Assuming the 90 days trading horizon Hon Hai Precision is expected to generate 1.28 times more return on investment than Mitsubishi Electric. However, Hon Hai is 1.28 times more volatile than Mitsubishi Electric. It trades about 0.04 of its potential returns per unit of risk. Mitsubishi Electric is currently generating about 0.03 per unit of risk. If you would invest  1,030  in Hon Hai Precision on September 3, 2024 and sell it today you would earn a total of  60.00  from holding Hon Hai Precision or generate 5.83% return on investment over 90 days.
Time Period3 Months [change]
DirectionMoves Together 
StrengthWeak
Accuracy100.0%
ValuesDaily Returns

Hon Hai Precision  vs.  Mitsubishi Electric

 Performance 
       Timeline  
Hon Hai Precision 

Risk-Adjusted Performance

3 of 100

 
Weak
 
Strong
Insignificant
Compared to the overall equity markets, risk-adjusted returns on investments in Hon Hai Precision are ranked lower than 3 (%) of all global equities and portfolios over the last 90 days. Despite nearly uncertain basic indicators, Hon Hai may actually be approaching a critical reversion point that can send shares even higher in January 2025.
Mitsubishi Electric 

Risk-Adjusted Performance

2 of 100

 
Weak
 
Strong
Weak
Compared to the overall equity markets, risk-adjusted returns on investments in Mitsubishi Electric are ranked lower than 2 (%) of all global equities and portfolios over the last 90 days. Despite nearly stable technical and fundamental indicators, Mitsubishi Electric is not utilizing all of its potentials. The current stock price disturbance, may contribute to mid-run losses for the stockholders.

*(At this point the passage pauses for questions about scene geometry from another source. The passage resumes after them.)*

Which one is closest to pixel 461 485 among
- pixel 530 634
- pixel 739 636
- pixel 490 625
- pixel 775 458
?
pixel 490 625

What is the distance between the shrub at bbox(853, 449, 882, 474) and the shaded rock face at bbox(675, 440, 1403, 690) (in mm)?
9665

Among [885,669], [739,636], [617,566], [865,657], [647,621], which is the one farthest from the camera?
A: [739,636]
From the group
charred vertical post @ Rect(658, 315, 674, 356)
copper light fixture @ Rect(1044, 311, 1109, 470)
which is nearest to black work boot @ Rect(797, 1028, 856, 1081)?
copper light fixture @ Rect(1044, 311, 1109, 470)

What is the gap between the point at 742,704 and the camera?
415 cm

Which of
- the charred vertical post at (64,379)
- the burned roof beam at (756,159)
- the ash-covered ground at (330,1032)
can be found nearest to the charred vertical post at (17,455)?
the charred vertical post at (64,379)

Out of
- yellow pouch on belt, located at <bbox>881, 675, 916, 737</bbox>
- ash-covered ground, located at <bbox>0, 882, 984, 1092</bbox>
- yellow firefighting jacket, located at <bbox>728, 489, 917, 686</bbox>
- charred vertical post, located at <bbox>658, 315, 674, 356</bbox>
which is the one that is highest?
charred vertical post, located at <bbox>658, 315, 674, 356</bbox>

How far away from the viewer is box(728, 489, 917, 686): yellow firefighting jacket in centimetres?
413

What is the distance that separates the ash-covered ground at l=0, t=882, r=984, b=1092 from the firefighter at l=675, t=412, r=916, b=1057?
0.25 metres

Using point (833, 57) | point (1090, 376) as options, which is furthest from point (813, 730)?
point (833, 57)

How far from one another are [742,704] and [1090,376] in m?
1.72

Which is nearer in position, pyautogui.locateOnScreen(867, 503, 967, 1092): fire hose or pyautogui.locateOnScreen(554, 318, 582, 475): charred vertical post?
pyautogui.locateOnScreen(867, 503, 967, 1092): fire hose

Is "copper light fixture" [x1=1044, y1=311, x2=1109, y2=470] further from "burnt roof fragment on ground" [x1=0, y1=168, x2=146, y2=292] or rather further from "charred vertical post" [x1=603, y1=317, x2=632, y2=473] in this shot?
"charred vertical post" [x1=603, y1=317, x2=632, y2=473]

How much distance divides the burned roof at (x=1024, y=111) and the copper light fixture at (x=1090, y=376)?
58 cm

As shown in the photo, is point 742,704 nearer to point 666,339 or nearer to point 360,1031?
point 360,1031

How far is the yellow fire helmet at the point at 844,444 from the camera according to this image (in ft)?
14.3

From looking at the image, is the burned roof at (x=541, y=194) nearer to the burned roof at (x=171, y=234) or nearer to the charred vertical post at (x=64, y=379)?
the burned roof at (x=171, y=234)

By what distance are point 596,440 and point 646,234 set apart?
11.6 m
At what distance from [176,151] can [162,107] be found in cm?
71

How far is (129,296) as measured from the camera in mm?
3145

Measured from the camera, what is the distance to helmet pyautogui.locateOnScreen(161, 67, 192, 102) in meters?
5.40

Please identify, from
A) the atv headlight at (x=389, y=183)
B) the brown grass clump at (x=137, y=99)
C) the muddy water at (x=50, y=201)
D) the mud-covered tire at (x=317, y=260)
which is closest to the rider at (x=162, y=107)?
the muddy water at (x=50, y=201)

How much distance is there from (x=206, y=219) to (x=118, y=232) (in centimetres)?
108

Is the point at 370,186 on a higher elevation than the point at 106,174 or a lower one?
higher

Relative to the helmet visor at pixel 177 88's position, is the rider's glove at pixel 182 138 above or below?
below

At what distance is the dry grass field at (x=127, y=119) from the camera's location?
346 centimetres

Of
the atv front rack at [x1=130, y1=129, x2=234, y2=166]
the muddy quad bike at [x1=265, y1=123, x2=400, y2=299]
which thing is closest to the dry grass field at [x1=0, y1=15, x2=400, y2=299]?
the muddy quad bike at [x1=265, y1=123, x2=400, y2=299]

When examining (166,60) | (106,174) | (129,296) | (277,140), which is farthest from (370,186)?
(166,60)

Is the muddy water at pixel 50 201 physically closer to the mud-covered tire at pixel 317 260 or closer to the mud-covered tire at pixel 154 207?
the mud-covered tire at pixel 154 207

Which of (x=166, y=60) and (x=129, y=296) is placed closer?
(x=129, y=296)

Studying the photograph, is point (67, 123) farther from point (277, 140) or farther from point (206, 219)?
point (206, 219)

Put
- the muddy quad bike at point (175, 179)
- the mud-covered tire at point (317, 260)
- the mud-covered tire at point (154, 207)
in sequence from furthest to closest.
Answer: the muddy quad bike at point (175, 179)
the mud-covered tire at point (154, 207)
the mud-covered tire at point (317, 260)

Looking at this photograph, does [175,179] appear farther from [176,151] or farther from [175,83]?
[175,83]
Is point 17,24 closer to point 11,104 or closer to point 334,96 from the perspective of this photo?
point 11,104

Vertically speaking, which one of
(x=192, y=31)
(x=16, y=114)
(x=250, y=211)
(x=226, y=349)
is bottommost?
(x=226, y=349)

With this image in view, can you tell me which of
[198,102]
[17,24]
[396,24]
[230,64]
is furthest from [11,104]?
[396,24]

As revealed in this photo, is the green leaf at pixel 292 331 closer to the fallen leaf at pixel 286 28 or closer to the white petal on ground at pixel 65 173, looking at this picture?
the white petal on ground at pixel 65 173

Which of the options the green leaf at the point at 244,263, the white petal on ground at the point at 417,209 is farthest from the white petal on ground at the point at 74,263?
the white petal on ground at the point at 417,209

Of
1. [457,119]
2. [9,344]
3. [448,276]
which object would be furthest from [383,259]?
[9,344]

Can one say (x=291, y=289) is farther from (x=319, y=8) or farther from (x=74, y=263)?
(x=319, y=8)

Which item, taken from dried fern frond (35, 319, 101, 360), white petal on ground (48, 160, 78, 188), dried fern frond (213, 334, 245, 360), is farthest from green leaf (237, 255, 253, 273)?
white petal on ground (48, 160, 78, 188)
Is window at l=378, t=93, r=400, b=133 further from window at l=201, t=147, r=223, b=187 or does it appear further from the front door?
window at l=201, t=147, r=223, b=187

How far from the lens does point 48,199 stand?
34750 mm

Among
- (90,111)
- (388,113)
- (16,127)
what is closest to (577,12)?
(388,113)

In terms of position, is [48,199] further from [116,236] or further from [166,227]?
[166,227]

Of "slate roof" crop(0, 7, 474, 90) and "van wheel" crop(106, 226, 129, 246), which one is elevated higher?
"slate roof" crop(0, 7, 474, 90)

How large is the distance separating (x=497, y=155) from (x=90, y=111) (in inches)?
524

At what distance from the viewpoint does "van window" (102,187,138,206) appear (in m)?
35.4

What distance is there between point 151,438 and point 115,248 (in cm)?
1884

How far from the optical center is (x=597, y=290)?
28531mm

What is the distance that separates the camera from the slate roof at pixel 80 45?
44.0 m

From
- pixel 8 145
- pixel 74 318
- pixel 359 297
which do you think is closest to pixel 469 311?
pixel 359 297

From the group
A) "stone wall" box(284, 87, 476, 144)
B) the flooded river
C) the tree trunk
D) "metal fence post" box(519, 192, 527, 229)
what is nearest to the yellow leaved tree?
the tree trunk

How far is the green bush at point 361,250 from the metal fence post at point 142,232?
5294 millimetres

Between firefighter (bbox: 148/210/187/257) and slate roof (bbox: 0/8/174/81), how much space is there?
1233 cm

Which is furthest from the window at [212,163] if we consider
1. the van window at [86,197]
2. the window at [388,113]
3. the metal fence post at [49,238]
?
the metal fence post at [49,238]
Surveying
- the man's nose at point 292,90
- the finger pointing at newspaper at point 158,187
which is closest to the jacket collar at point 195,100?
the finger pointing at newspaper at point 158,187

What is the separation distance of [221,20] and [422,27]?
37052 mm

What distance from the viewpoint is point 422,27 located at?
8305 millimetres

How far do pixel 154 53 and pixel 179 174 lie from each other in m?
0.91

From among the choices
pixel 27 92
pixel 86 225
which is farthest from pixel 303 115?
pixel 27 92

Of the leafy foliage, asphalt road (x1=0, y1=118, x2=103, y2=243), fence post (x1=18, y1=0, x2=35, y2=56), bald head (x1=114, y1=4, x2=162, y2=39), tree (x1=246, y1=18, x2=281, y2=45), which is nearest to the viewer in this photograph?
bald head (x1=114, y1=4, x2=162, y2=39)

Hon Hai and Mitsubishi Electric Volatility Contrast

   Predicted Return Density   
       Returns  

Pair Trading with Hon Hai and Mitsubishi Electric

The main advantage of trading using opposite Hon Hai and Mitsubishi Electric positions is that it hedges away some unsystematic risk. Because of two separate transactions, even if Hon Hai position performs unexpectedly, Mitsubishi Electric can make up some of the losses. Pair trading also minimizes risk from directional movements in the market. For example, if an entire industry or sector drops because of unexpected headlines, the short position in Mitsubishi Electric will offset losses from the drop in Mitsubishi Electric's long position.
The idea behind Hon Hai Precision and Mitsubishi Electric pairs trading is to make the combined position market-neutral, meaning the overall market's direction will not affect its win or loss (or potential downside or upside). This can be achieved by designing a pairs trade with two highly correlated stocks or equities that operate in a similar space or sector, making it possible to obtain profits through simple and relatively low-risk investment.
Check out your portfolio center.
Note that this page's information should be used as a complementary analysis to find the right mix of equity instruments to add to your existing portfolios or create a brand new portfolio. You can also try the Pair Correlation module to compare performance and examine fundamental relationship between any two equity instruments.